> What you will do
Word for word, restate the lines from the top of the records below through the line with "上海恒好餐饮管理有限公司第一分公司 最新采购和商业信息", both included, with no pictures in the result.

(Dataset records)
************
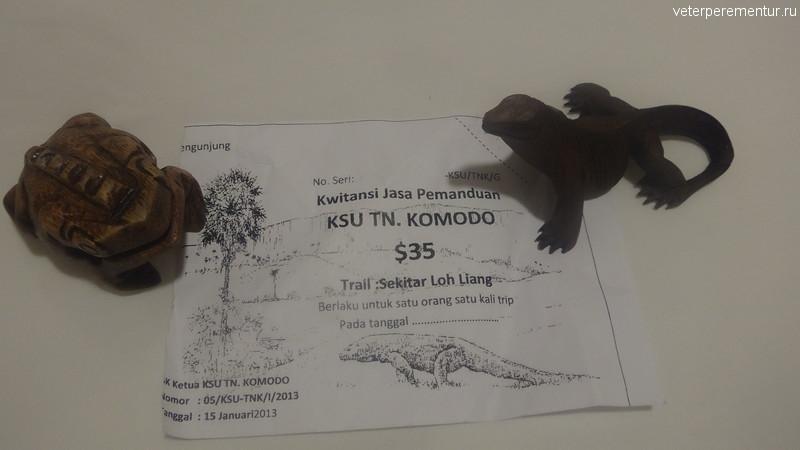 Билет на вход в национальный парк Комодо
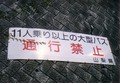 Tsuukoo_KINSHI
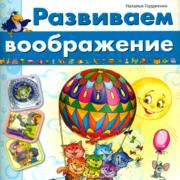 Гордиенко Н.И. Развиваем воображение 5-6 лет. ФГОС ДО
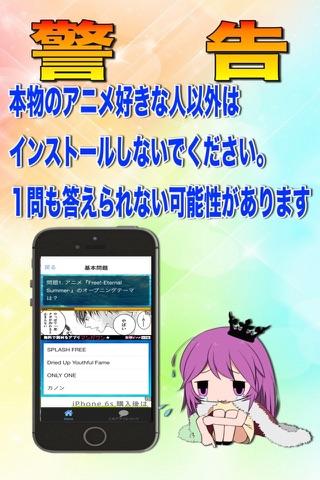 キンアニクイズ「Free! -Eternal Summer- ver」 screenshot 2
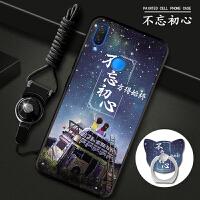华为荣耀play手机壳pay送钢化膜plya外壳6.3寸创意Huawei防摔壳c0r一al10个性t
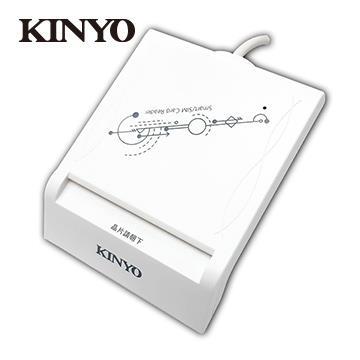 KINYO KCR-372晶片讀卡機 KCR-372
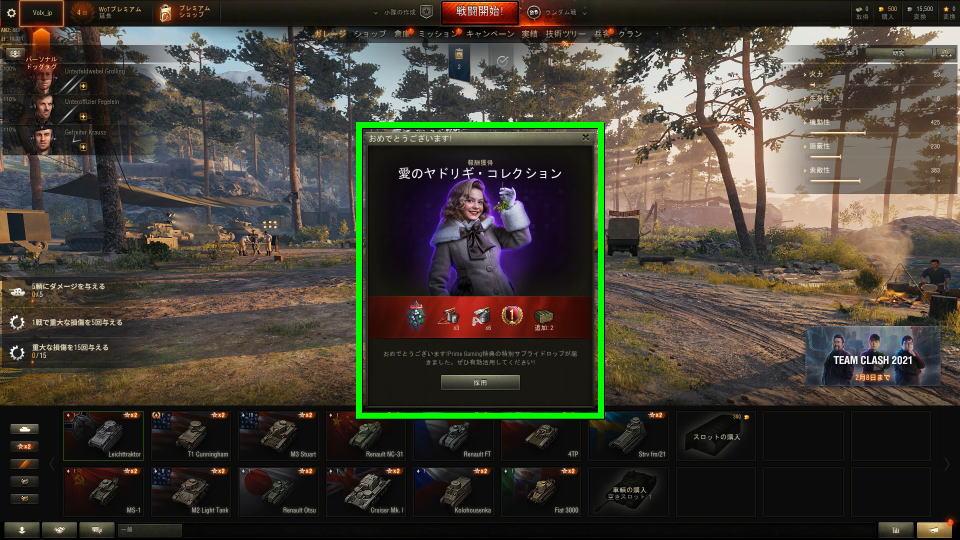 world-of-tanks-prime-gaming-rewards-1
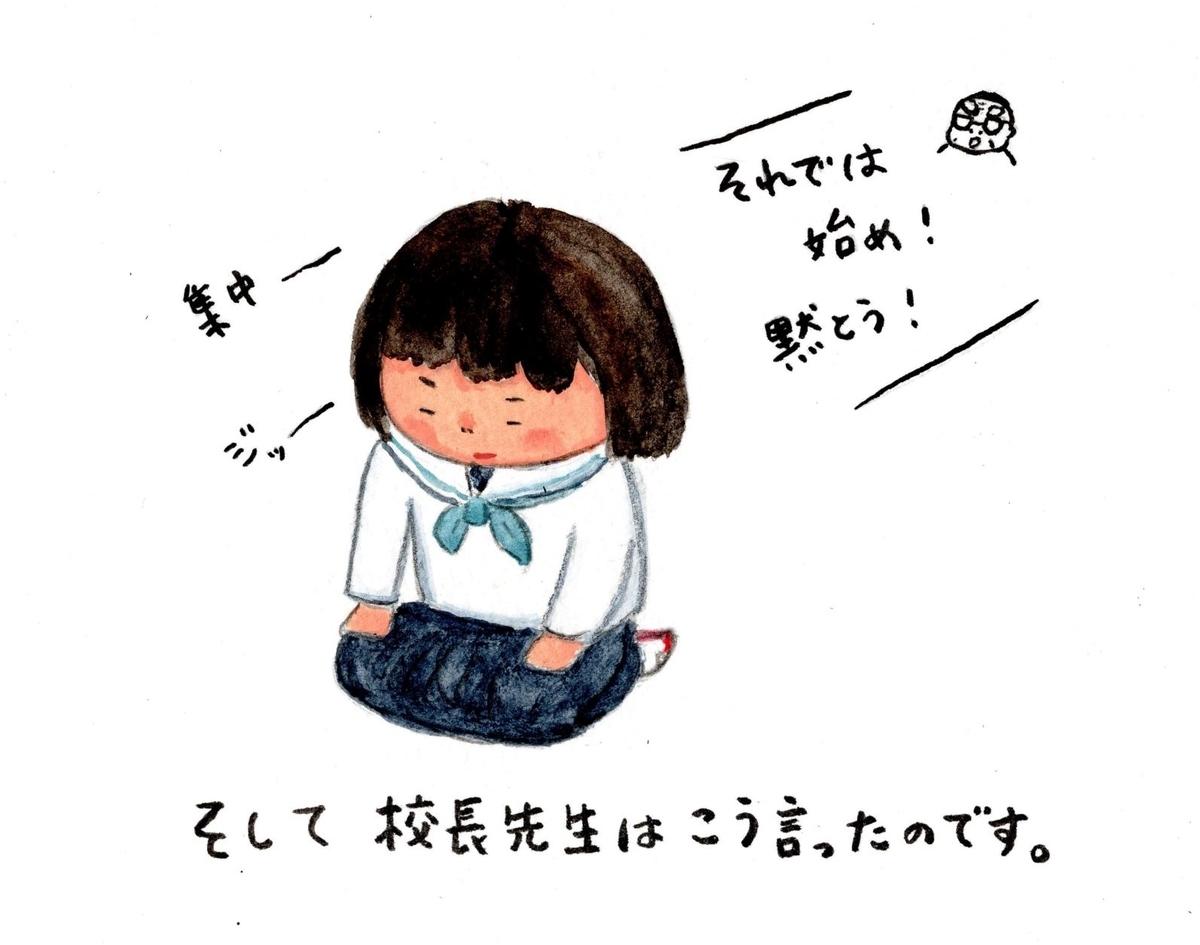 f:id:saimihara:20200418222816j:plain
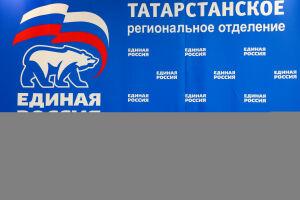 Почти 60% всех законопроектов Госсовета РТ в этом году предложила «Единая Россия»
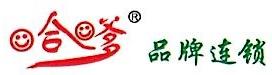 上海恒好餐饮管理有限公司第一分公司 最新采购和商业信息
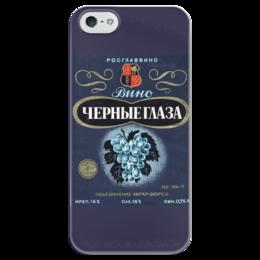 """Чехол для iPhone 5 глянцевый, с полной запечаткой """"Чёрные глаза"""" - вино, традиция, чёрные глаза"""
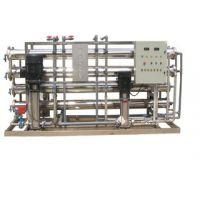 曲靖皓丽环保水处理设备反渗透净化水处理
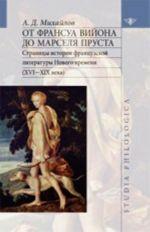 От Франсуа Вийона до Марселя Пруста. Страницы истории французской литературы Нового времени (XVI-XIX века). Том 1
************
> Result
 Билет на вход в национальный парк Комодо
 Tsuukoo_KINSHI
 Гордиенко Н.И. Развиваем воображение 5-6 лет. ФГОС ДО
 キンアニクイズ「Free! -Eternal Summer- ver」 screenshot 2
华为荣耀play手机壳pay送钢化膜plya外壳6.3寸创意Huawei防摔壳c0r一al10个性t
 KINYO KCR-372晶片讀卡機 KCR-372
 world-of-tanks-prime-gaming-rewards-1
 f:id:saimihara:20200418222816j:plain
 Почти 60% всех законопроектов Госсовета РТ в этом году предложила «Единая Россия»
 上海恒好餐饮管理有限公司第一分公司 最新采购和商业信息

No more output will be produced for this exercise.